Figure 5qPCR confirmation of sequencing data. MicroRNA expression levels for both 5p and 3p transcripts from single precursor transcripts in HH16 whole chicken embryo and heart tube. 5 s rRNA was used as an internal control to normalize gene expression. Left and right column represent miSeq and qPCR derived expression levels, respectively. The bars represent mean expression levels ± sd. * indicates a significant difference in gene expression relative to whole embryo.

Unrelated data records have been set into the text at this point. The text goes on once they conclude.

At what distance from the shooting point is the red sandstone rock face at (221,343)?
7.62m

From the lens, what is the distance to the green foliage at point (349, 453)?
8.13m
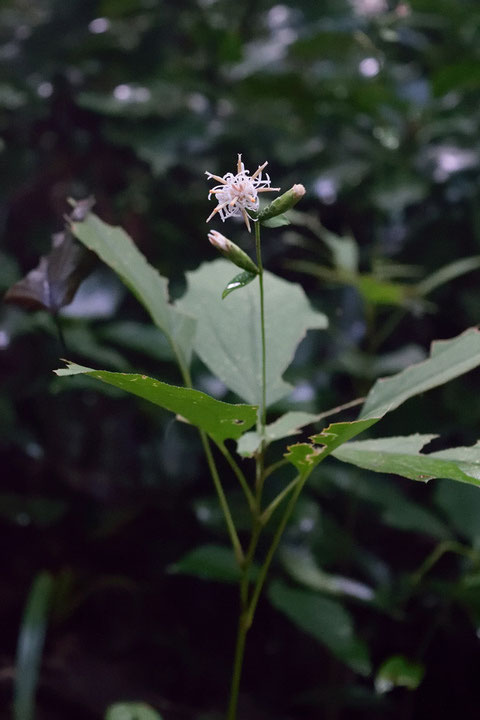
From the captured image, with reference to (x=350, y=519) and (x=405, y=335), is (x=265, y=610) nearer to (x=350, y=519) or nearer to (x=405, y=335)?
(x=350, y=519)

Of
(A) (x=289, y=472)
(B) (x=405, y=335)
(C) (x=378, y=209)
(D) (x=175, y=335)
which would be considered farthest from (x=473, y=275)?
(D) (x=175, y=335)

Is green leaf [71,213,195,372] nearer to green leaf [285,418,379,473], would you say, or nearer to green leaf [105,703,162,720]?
green leaf [285,418,379,473]

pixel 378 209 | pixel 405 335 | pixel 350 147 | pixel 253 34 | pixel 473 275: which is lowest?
pixel 405 335

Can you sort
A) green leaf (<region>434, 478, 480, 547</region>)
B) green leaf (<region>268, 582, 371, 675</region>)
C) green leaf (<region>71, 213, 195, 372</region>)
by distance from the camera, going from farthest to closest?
1. green leaf (<region>434, 478, 480, 547</region>)
2. green leaf (<region>268, 582, 371, 675</region>)
3. green leaf (<region>71, 213, 195, 372</region>)

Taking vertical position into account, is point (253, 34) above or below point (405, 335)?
above

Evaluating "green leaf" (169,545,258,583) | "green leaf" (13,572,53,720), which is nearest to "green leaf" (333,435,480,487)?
"green leaf" (169,545,258,583)

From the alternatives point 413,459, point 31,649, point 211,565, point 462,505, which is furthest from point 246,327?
point 31,649

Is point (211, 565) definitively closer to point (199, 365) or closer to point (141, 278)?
point (199, 365)

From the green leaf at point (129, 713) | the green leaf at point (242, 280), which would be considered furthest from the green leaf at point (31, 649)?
the green leaf at point (242, 280)
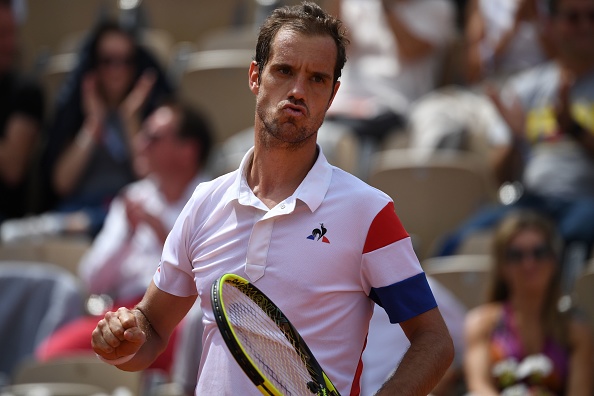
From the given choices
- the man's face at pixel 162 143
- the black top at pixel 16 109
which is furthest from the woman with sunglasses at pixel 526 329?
the black top at pixel 16 109

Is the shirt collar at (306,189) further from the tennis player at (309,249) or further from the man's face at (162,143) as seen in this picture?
the man's face at (162,143)

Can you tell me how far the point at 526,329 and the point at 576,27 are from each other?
209cm

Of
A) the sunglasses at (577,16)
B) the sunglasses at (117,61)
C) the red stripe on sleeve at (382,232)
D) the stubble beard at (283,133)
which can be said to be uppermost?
the sunglasses at (577,16)

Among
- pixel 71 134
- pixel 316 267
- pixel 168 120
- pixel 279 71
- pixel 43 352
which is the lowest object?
pixel 43 352

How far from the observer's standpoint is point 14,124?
26.2ft

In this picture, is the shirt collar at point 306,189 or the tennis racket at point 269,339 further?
the shirt collar at point 306,189

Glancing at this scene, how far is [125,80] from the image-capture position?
766 cm

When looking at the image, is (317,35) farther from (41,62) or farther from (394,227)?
(41,62)

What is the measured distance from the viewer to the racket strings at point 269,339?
2.58m

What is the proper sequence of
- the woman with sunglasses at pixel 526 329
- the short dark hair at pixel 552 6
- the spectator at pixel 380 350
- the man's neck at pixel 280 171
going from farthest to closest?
the short dark hair at pixel 552 6 → the woman with sunglasses at pixel 526 329 → the spectator at pixel 380 350 → the man's neck at pixel 280 171

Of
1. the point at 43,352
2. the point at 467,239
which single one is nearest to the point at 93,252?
the point at 43,352

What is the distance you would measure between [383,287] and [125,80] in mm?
5204

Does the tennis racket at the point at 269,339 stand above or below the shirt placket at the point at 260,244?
below

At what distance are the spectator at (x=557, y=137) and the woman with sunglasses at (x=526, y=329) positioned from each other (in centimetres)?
61
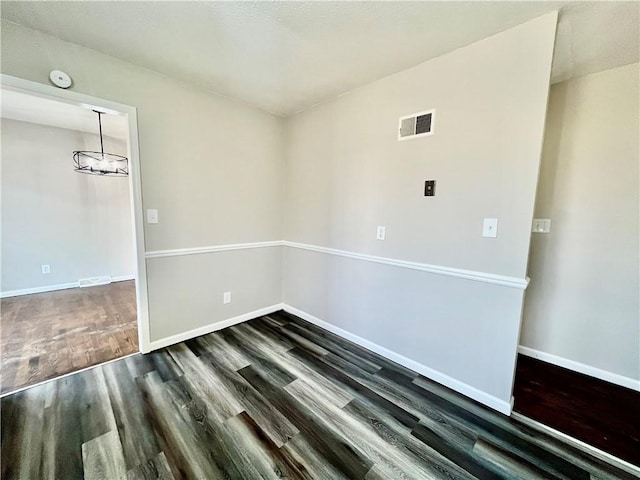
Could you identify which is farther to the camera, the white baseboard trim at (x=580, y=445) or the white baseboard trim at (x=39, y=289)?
the white baseboard trim at (x=39, y=289)

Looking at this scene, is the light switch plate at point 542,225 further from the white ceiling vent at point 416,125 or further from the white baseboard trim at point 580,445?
the white baseboard trim at point 580,445

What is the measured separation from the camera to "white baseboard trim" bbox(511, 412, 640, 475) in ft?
4.48

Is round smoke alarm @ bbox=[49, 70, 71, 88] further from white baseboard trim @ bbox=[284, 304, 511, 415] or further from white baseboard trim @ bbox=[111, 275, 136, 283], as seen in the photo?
white baseboard trim @ bbox=[111, 275, 136, 283]

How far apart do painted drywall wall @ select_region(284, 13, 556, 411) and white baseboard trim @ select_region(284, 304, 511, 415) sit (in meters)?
0.02

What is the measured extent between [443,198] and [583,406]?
1.74 meters

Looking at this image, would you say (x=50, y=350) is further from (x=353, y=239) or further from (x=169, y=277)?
(x=353, y=239)

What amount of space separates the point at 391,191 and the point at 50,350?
132 inches

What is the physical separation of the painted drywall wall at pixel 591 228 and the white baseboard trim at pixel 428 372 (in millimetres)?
1039

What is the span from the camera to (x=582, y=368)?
2166 mm

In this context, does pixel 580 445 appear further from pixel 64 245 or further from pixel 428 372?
pixel 64 245

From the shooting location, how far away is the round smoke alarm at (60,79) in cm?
174

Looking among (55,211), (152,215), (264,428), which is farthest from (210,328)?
(55,211)

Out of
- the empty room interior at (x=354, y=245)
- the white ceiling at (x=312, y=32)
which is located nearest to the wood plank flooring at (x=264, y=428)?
the empty room interior at (x=354, y=245)

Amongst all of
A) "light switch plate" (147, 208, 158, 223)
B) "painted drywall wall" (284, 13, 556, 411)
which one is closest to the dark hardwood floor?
"painted drywall wall" (284, 13, 556, 411)
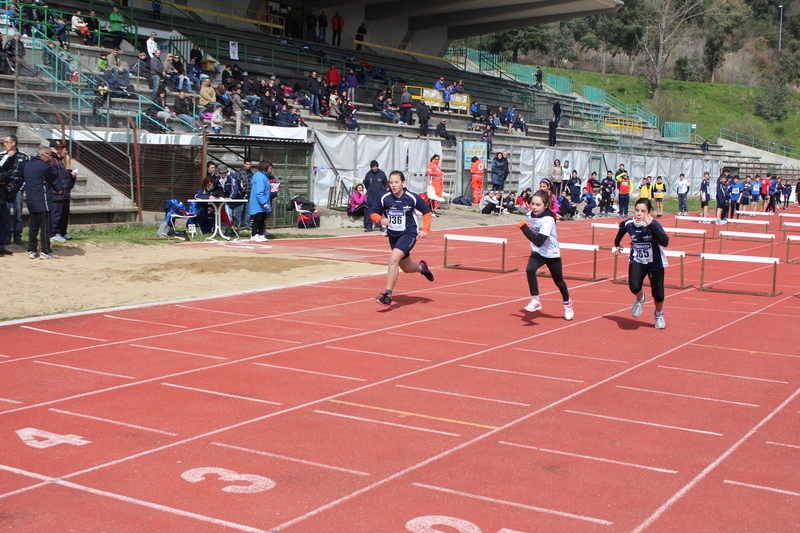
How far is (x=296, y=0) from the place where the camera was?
44.1m

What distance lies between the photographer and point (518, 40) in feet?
254

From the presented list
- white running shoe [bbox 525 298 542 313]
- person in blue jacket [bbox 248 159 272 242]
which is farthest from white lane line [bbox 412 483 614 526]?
person in blue jacket [bbox 248 159 272 242]

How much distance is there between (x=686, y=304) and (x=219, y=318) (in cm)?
723

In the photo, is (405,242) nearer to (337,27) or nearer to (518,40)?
(337,27)

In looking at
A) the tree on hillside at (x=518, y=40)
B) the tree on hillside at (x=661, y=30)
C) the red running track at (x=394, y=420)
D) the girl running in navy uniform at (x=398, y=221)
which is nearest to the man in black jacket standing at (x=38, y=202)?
the red running track at (x=394, y=420)

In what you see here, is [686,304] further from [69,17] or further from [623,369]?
[69,17]

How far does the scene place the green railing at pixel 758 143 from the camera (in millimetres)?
69425

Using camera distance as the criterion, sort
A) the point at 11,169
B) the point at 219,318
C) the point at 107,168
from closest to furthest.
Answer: the point at 219,318 → the point at 11,169 → the point at 107,168

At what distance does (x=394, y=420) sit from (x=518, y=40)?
7559 cm

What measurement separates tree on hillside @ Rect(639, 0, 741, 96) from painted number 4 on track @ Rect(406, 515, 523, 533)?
7901cm

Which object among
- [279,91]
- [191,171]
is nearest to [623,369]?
[191,171]

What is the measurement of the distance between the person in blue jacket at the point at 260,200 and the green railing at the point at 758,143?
59203 mm

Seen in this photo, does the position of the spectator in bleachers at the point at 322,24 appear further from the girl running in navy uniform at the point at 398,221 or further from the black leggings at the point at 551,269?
the black leggings at the point at 551,269

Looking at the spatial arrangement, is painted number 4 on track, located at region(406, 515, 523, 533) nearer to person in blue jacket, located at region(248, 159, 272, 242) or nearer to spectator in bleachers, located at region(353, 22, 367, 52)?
person in blue jacket, located at region(248, 159, 272, 242)
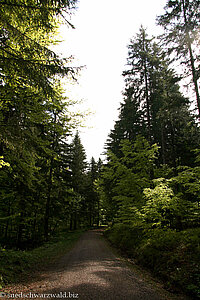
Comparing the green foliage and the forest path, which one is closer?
the forest path

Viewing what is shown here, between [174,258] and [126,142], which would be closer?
[174,258]

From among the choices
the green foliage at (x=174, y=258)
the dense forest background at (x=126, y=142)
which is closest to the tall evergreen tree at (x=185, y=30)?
the dense forest background at (x=126, y=142)

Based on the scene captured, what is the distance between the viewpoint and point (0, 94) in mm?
6859

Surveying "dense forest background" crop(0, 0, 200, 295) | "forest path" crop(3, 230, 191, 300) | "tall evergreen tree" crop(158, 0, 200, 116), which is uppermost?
"tall evergreen tree" crop(158, 0, 200, 116)

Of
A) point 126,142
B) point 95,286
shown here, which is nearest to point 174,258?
point 95,286

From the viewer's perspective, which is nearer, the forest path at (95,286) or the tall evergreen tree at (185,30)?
the forest path at (95,286)

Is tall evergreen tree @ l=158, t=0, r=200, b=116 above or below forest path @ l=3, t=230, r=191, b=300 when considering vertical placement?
above

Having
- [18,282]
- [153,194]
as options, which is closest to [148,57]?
[153,194]

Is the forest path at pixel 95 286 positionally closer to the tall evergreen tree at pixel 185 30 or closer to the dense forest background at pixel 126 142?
the dense forest background at pixel 126 142

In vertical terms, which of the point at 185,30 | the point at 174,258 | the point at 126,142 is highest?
the point at 185,30

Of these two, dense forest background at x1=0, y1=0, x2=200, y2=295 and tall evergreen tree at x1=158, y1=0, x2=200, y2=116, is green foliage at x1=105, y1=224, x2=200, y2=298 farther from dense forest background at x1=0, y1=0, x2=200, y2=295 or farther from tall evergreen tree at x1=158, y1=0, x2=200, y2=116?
tall evergreen tree at x1=158, y1=0, x2=200, y2=116

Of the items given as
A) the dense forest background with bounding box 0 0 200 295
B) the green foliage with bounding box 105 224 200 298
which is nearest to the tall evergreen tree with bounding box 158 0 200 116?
the dense forest background with bounding box 0 0 200 295

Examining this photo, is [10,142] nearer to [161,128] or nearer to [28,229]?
[28,229]

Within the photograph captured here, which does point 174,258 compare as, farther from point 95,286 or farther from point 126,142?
point 126,142
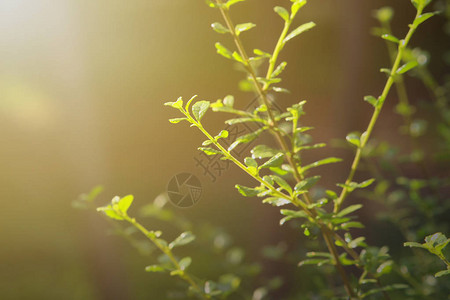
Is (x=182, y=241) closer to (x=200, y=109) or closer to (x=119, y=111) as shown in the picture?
(x=200, y=109)

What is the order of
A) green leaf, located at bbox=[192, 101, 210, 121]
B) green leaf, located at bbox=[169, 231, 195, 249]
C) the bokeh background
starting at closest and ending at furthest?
1. green leaf, located at bbox=[192, 101, 210, 121]
2. green leaf, located at bbox=[169, 231, 195, 249]
3. the bokeh background

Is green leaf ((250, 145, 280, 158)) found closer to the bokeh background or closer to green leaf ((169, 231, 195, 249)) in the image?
green leaf ((169, 231, 195, 249))

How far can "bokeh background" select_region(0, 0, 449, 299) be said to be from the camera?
270cm

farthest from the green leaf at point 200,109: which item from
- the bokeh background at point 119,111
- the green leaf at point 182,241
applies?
the bokeh background at point 119,111

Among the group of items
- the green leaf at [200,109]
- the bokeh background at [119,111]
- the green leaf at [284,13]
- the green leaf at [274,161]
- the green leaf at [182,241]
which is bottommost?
the green leaf at [182,241]

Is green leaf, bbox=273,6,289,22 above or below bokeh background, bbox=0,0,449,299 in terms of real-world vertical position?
below

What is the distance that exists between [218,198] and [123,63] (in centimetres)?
158

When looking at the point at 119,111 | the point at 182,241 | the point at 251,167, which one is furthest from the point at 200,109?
the point at 119,111

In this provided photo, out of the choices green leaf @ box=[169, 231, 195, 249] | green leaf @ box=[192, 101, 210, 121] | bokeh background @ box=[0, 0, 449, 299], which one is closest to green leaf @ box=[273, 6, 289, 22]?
green leaf @ box=[192, 101, 210, 121]

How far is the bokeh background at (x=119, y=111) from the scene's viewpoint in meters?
2.70

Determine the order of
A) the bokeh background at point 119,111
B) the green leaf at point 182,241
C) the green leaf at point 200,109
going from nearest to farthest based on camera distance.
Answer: the green leaf at point 200,109, the green leaf at point 182,241, the bokeh background at point 119,111

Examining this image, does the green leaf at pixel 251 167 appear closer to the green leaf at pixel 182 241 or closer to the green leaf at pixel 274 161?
the green leaf at pixel 274 161

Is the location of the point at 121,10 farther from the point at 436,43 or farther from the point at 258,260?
the point at 436,43

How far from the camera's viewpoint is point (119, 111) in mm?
4047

Figure 6Globaltest analysis results. Example covariate plot for the miRNA-125b-5p transcript (A) displaying the individual contributions of its 203 isomirs to the overall test statistics for differential expression. Significantly contributing transcripts are indicated by the dark line in the hierarchical tree. B: Zoomed section of the hierarchical tree depicting the subset of 23 significantly contributing isomir sequences. Positions and the detected nucleotide of variations are indicated, e.g., 17T# indicates that nucleotide 17 in the reference sequence was a 'T'. C: Isomir expression plots between the Heart and Embryo showing uniform differential isomir expression patterns for mir-499-3p, mir-125b-5p, mir-20b-5p and mir-219-3p, respectively.